A Calling for a Roadtrip in the USA

 

A Calling for a road trip in the USA

This’ll be the third night sleeping in the car. You know you could find a hotel, but somehow you don’t think you deserve it. You wonder if you can keep driving, but that long night in Oregon flashes into your mind, and you’re not really sure you could handle losing another car. Her name was Jenny.

That’ll be the fourth morning not waking up in your bed. Your joints are stiff, and you have to get out to crack them; snap back into life. The world around you is alien. The Mojave is an ocean, but the sand and stone won’t slate your thirst. You wonder how long it’s been since this whole place was under water. You think that you should write; it’s been too long since you opened the dollar store notepad you’ve been abusing as a journal. It sits solemnly in the passenger seat, tempting a hateful glance every ten minutes. But there’s no beauty out there amidst the crags and the cactus. There’s nothing worth writing about. Or there must be, but you just can’t see it. Perhaps the wanderlust has finally taken its toll; maybe all that spinning has worn you away, eroded you like the dry creek beds and those gaping gulleys. You’ve hardened, but that’s what this was all about. You wanted to get to the core. You’re coring. You’re bedrock.

This will be the fifth time today you’ve reached for the journal, and fifth time you’ve closed it before writing a word. You took to the road to find inspiration, but you’re writing less than you were before. Another hasty wind blows you back into the car, and pretty soon the desert is only another image in the mirror. It’s another pronoun titled town, another night without dreams. And the lack of real memory worries you. You think this trip has been a mistake, but the nostalgia also empowers. You know you can’t have come this far for nothing. There must be something out there, at the end of the world, or you wouldn’t need to find it. You will go to the ends of the earth. That place where no soul has dared to tread before, and you will capture it; document the unknown. You will wrest it from oblivion, and take it back with you, or you will fall. Drive off the edge of the earth, or see that it is round, for your own eyes. But you’ve seen so much, you wonder if some of it hasn’t just passed right through you. So many miles, you couldn’t really remember it all. But you do.

Then by the sixth sunset, you find forest. Redwoods, oaks, firs as tall as the tallest building in your podunk Colorado town. The daylight is gone before you get there, but the night doesn’t swallow you up like it has before. Those stars that you held as companion for so many lonely evenings, seem like pale shades of friends, to the towering old world forest; those ancient sentinels of God’s vast imagination. They were here centuries before you were evening an inkling, a twinkling in your father’s eye, and they’ll be here for centuries after you’re nothing but dust, and wind. You hope you should be so lucky to be blown back to this place; this home to the most primordial of giants, this place where life is earliest. You roll down the windows, and let the humid atmosphere wash you.
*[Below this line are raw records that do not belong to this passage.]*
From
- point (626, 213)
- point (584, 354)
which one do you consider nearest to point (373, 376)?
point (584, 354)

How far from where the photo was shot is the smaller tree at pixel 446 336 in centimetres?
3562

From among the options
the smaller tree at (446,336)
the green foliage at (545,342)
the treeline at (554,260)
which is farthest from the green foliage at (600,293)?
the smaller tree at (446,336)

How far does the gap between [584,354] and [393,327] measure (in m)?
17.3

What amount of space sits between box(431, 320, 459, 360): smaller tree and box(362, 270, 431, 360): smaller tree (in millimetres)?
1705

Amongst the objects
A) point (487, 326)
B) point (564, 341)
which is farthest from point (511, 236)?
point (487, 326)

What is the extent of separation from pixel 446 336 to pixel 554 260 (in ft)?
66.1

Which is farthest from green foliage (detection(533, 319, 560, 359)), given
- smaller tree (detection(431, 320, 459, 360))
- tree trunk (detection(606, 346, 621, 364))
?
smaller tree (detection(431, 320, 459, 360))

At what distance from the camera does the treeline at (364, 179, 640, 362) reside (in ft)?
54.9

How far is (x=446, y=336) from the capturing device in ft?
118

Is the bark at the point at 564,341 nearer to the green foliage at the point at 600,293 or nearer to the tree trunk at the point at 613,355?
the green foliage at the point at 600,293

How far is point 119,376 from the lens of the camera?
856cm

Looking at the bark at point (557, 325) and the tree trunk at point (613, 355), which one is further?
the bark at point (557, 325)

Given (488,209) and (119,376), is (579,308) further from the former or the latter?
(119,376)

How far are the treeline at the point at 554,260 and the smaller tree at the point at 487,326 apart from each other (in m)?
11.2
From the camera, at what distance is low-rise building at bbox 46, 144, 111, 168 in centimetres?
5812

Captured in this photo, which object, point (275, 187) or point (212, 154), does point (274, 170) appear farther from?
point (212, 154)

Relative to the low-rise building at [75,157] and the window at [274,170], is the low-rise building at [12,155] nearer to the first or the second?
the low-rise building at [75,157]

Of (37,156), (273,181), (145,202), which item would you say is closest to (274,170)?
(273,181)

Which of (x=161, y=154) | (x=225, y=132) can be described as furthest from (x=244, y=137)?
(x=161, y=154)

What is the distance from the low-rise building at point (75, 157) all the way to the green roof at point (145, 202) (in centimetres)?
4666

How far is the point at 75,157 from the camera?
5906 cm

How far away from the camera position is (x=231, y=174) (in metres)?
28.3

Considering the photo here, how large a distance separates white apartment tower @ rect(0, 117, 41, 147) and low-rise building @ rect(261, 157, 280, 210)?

Even so late, and smothered in shadow, the forest is awake as always; it trembles, it catches the wind like no other clime, caressing a simple draft into a symphony of sustenance. The mountains back home are magnificent, but your forests are far less restful. This place is full of deep-rooted enchantment, but you did not come for trees. Tomorrow you will arrive; you can already smell the sea.

On the seventh day you find her. There are no lightning bolts, or choruses of angels descending from the heavens. There is beach, and more water than you thought there could ever be. Perhaps that call that drove you out the door, that call that led the pioneers to perilous years of settling, that call that drove the Spanish explorers to dare an unmapped horizon; perhaps the call was false. But you do not feel false. You sit in the sand, and watch the sun slink down to the edge of the earth. You taste the salty air, and you listen to the ocean. You hear the breath of the world for the first and only time, because you will never forget it, it will never leave you now. You know tomorrow you will head home. Until the next call that is, to some other distant imagined place. But today, you will write.